Sull’esperienza pregressa come requisito di specializzazione per il perseguimento degli obiettivi europei di economia circolare.
L’esperienza pregressa è requisito indispensabile per l’esecuzione del contratto di appalto, dal momento che la gestione integrata dei rifiuti urbani , ed il mantenimento del decoro delle pubbliche strade non costituiscono una mera operazione manuale di svuotamento dei contenitori, ma si connotano per la necessità di conseguire risultati in termini di raccolta differenziata e risponde ad una crescente attenzione dell’Unione europea in tema di gestione dei rifiuti, in particolare per quanto concerne gli imballaggi, per i quali la direttiva europea sull’imballaggio, adottata nel 1994, nonché le più recenti direttive del 2018 -cd, pacchetto economia circolare ( tra cui la Direttiva 2018/852 sugli imballaggi e i rifiuti di imballaggio) prevedono tra gli obiettivi più importanti l’incremento delle percentuali di riciclaggio, in particolare arrivare al 55% dei rifiuti urbani domestici e commerciali.

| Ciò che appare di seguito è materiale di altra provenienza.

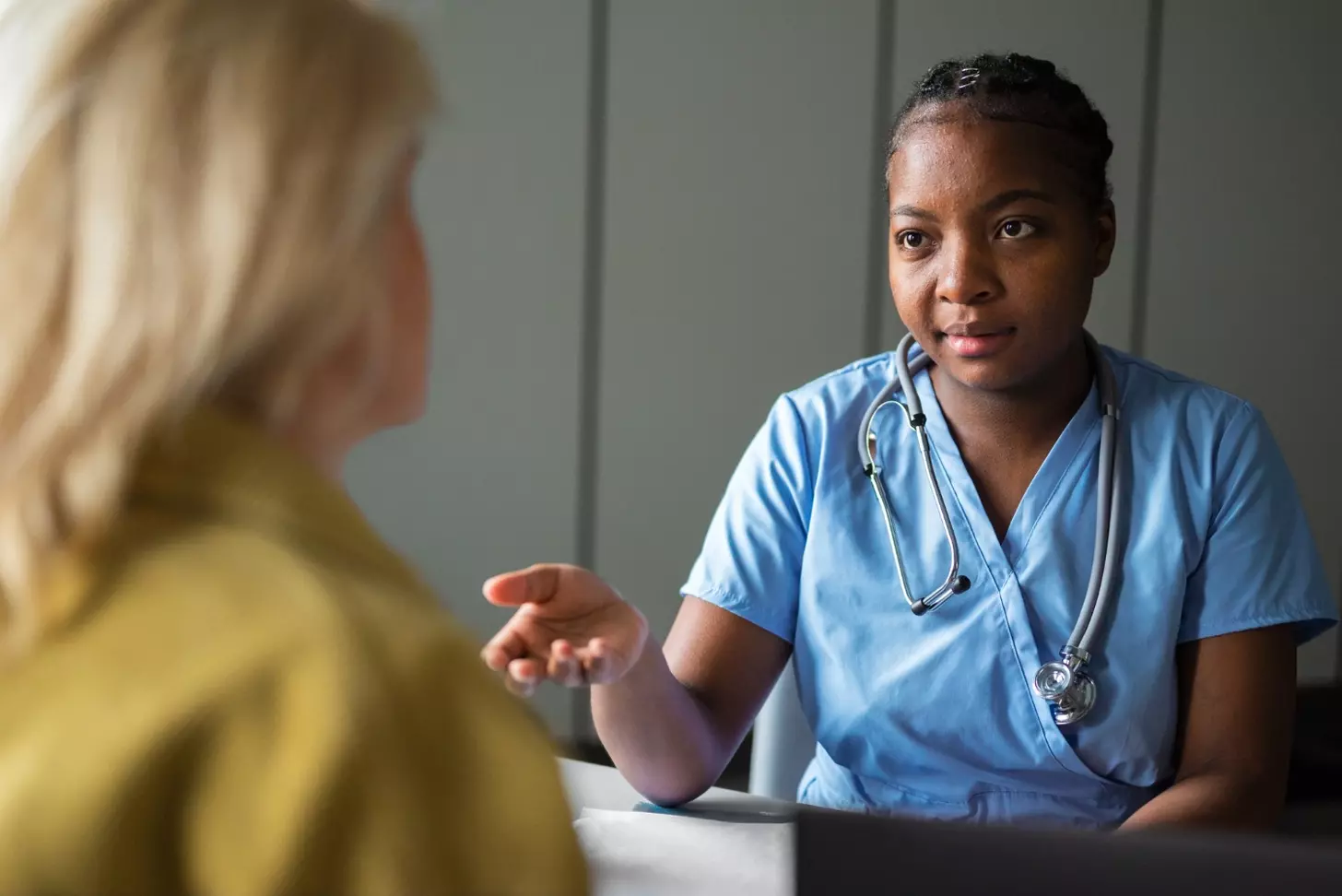 A doctor talking to a patient
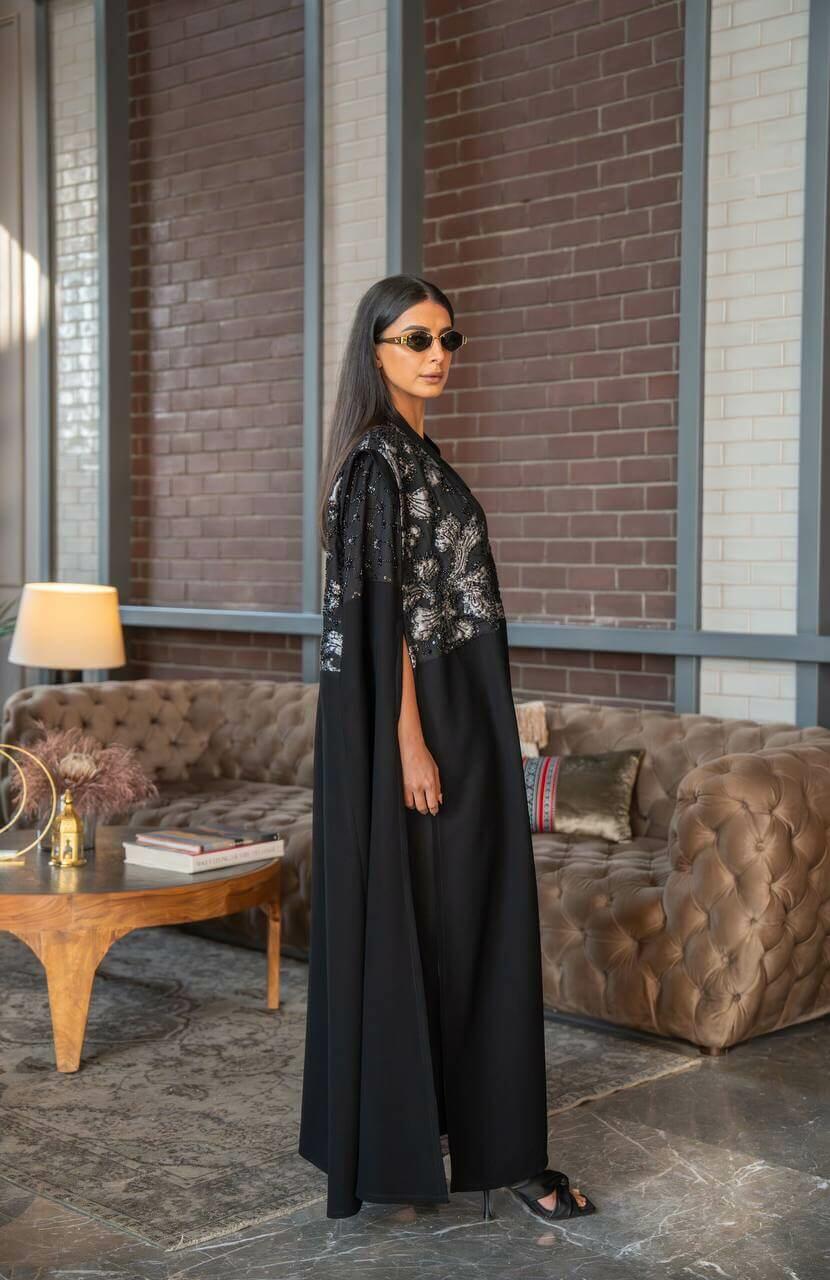 Black crepe abaya with elegant embroidery and a luxurious handmade sash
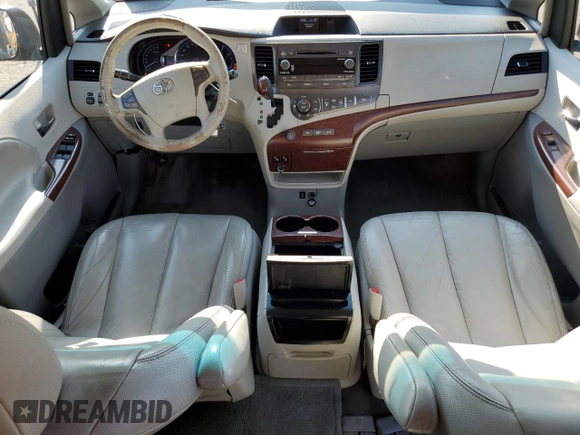 2012 Toyota Sienna XLE AAS with VIN 5TDYK3DC1CS279575, listed as a Copart auction lot 60350235 with 275,287 mi miles and Salvage title. Bid and sale history available at DreamBid. Image 8.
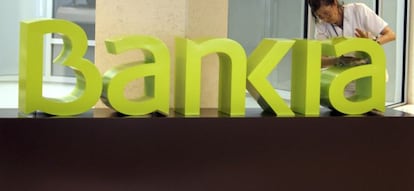 Una operaria limpia el logo de Bankia. EFE/Archivo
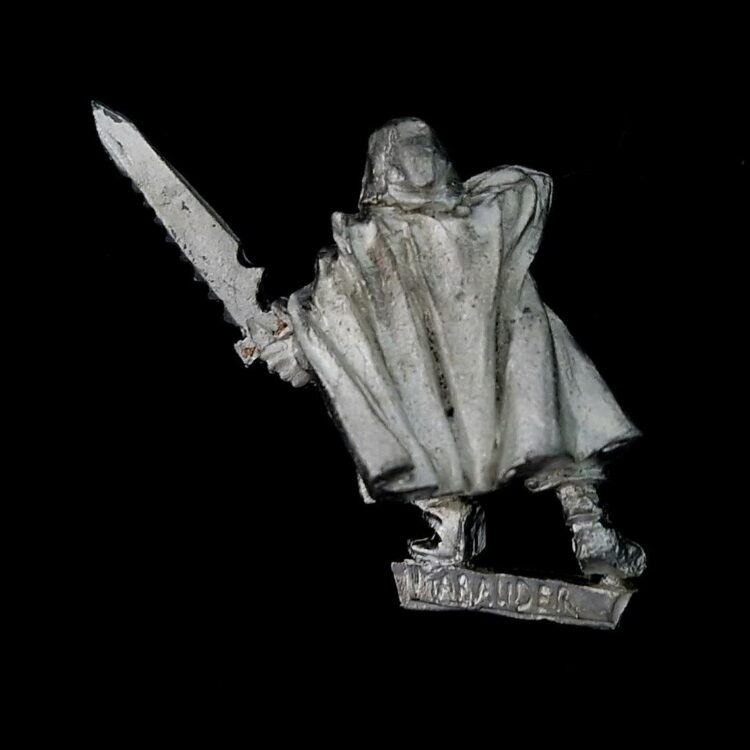 A photo of a Dark Elf Assassin Warhammer miniature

Tutte le quattro direttive del pacchetto muovono dalla premessa che la gestione dei rifiuti nell’Unione dovrebbe essere migliorata e trasformata in una gestione sostenibile dei materiali per salvaguardare, tutelare e migliorare la qualità dell’ambiente, proteggere la salute umana, garantire un utilizzo accorto, efficiente e razionale delle risorse naturali, in particolare promuovendo i principi dell’economia circolare. Ne deriva la previsione dell’attività di gestione rifiuti come attività sempre più specializzata e qualificata, per inserirsi nella cd. Economia circolare che segna la fine della economia usa e getta, e come tale improntata a sempre maggiore specializzazione.